Por: Ana M. Parrilla Rodríguez, MD, MPH, FABM

Los bebés humanos tienen un cerebro de tamaño grande y tienen que nacer antes de que éste y su sistema nervioso estén completamente desarrollados. El crecimiento de nuestro cerebro después del nacimiento es más rápido que el de cualquier otro mamífero y esta razón de crecimiento continúa por los próximos 12 meses. Algunos antropólogos han expresado que el ser humano realmente tiene 21 meses de gestación, 9 en el útero y 12 afuera de éste. Se postula que no es solamente debido al tamaño del cerebro que los bebés nacen antes de lo que deberían, también se debe a que la placenta, la cual actúa entre otras cosas como el sistema de intercambio de oxígeno entre la madre y el feto, no puede hacer su trabajo adecuadamente después que el bebé alcanza cierto peso. Otra razón que se postula es que en nuestra evolución como hombres, cuando logramos el bipedalismo (andar erectos en nuestras dos piernas), la pelvis de las hembras se achicó mientras que el cerebro humano se cuadriplicó, lo cual llevó a que nuestros bebés sean menos desarrollados y más indefensos que los bebés de otros primates.

Las primeras 12 horas después del parto constituyen un periodo crítico de tiempo para el desarrollo del enlace madre-bebé. El comportamiento de la madre hacia su bebé es diferente al mes y al año de edad cuando ha habido contacto entre ambos en esas primeras horas. Excepto en partos medicados o difíciles, el neonato tiene un periodo en que sus ojos están bien abiertos, puede ver, tiene preferencias visuales, escucha y busca con la mirada, y responde a su medio ambiente. Puesto en el vientre de su madre, gatea hasta el pecho, se detendrá ocasionalmente y mirará a su madre, busca el pezón y se pega a mamar. Si se le lava un pecho a la madre se pegará del pecho opuesto ya que el olor de las secreciones de los tubérculos de Montgomery es parecido al del líquido amniótico y si se lava el pezón o la mano del bebé éste pierde el estímulo para encontrar el pecho. El Dr. Klaus indica que, según sus observaciones, cuando un bebé a término nace y se deja en contacto piel a piel con su madre, en el abdomen de ésta, en su pecho o en sus brazos, rara vez llora durante los primeros 90 minutos de vida. Sin embargo, cuando se coloca en una cunita, bien arropado, llora 20 a 40 segundos durante cada 5 minutos por los siguientes 90 minutos. ¡Esto, según Klaus, demuestra evidentemente que los bebés reconocen la diferencia entre su madre y una cuna!

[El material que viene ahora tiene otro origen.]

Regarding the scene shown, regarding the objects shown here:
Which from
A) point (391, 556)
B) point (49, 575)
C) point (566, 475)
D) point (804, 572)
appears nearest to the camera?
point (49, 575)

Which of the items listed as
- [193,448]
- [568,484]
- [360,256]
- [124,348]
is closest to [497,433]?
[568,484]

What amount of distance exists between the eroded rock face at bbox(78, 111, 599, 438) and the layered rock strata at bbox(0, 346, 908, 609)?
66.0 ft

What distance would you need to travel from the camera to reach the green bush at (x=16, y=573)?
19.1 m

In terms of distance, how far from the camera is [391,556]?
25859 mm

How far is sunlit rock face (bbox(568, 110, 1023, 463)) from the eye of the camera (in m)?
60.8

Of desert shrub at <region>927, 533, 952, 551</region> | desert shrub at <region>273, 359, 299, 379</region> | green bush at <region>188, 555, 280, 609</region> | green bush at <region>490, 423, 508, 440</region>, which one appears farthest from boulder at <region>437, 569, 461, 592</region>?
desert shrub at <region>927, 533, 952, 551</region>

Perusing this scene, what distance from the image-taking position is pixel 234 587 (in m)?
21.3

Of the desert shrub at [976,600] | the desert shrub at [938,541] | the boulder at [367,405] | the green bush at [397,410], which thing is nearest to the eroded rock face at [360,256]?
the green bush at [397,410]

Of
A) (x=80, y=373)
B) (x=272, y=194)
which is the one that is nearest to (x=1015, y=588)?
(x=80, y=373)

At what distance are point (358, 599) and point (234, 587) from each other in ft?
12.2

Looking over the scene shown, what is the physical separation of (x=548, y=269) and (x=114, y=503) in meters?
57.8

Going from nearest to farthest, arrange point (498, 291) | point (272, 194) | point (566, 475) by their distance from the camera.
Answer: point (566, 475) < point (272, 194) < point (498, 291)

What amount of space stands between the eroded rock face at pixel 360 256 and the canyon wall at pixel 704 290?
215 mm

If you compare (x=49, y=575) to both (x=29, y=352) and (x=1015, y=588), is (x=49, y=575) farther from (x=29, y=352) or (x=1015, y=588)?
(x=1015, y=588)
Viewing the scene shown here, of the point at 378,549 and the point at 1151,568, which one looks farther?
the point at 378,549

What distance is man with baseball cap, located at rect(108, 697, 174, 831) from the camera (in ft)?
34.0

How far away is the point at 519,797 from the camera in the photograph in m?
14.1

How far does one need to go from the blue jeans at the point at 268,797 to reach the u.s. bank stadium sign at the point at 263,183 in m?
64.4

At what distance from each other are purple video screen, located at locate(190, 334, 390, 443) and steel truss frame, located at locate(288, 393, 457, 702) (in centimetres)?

La Academia Americana de Pediatría recomienda que el primer contacto entre la madre y su bebé ocurra lo más pronto posible después del parto y preferiblemente dentro de la primera hora. Este primer contacto puede durar hasta 120 minutos y algunos bebés pueden inicialmente solo lamer el pecho. Además, la madre se beneficia de ese primer contacto ya que se estimula la liberación de oxitocina, lo que induce las contracciones uterinas, ayuda a expulsar la placenta y previene el sangrado excesivo. La oxitocina se conoce como la hormona del amor y, junto con la prolactina, el estrógeno y la progesterona, se asocia con estimulación de los sentimientos maternales. La oxitocina causa que la madre se sienta más relajada, sedada y calmada. Se ha asociado el uso de epidurales, opiáceos y morfina con una disminución en la liberación de oxitocina. El contacto temprano con la madre ayuda al bebé a adaptarse a su nuevo ambiente, el cual no es estéril, colonizando su piel, su tracto gastrointestinal y su tracto respiratorio con los microorganismos de la madre y la inmunidad que ésta le proporciona a través de su leche.

La lactancia cae más dentro del campo del comportamiento que dentro del campo de la alimentación. Se parece a otras formas de alimentarse en que el comportamiento asociado está regulado por el ambiente social y cultural en que se da. Pero se diferencia en algo esencial: las variaciones en este comportamiento tienen ramificaciones biológicas y psicológicas para todo el proceso de lactancia, y se afecta desde la cantidad de leche disponible al bebé y la situación reproductiva de la madre hasta la interacción madre e hijo y el proceso de crianza. Esta interacción es bidireccional: de mamá a bebé y de bebé a mamá. Algunos de los componentes del apego y su interacción en áreas específicas son: el chupeteo y la succión, la postura, la audición, el llanto, la sonrisa, el mirar y seguir, la vocalización y el agarrar y pegarse al cuerpo.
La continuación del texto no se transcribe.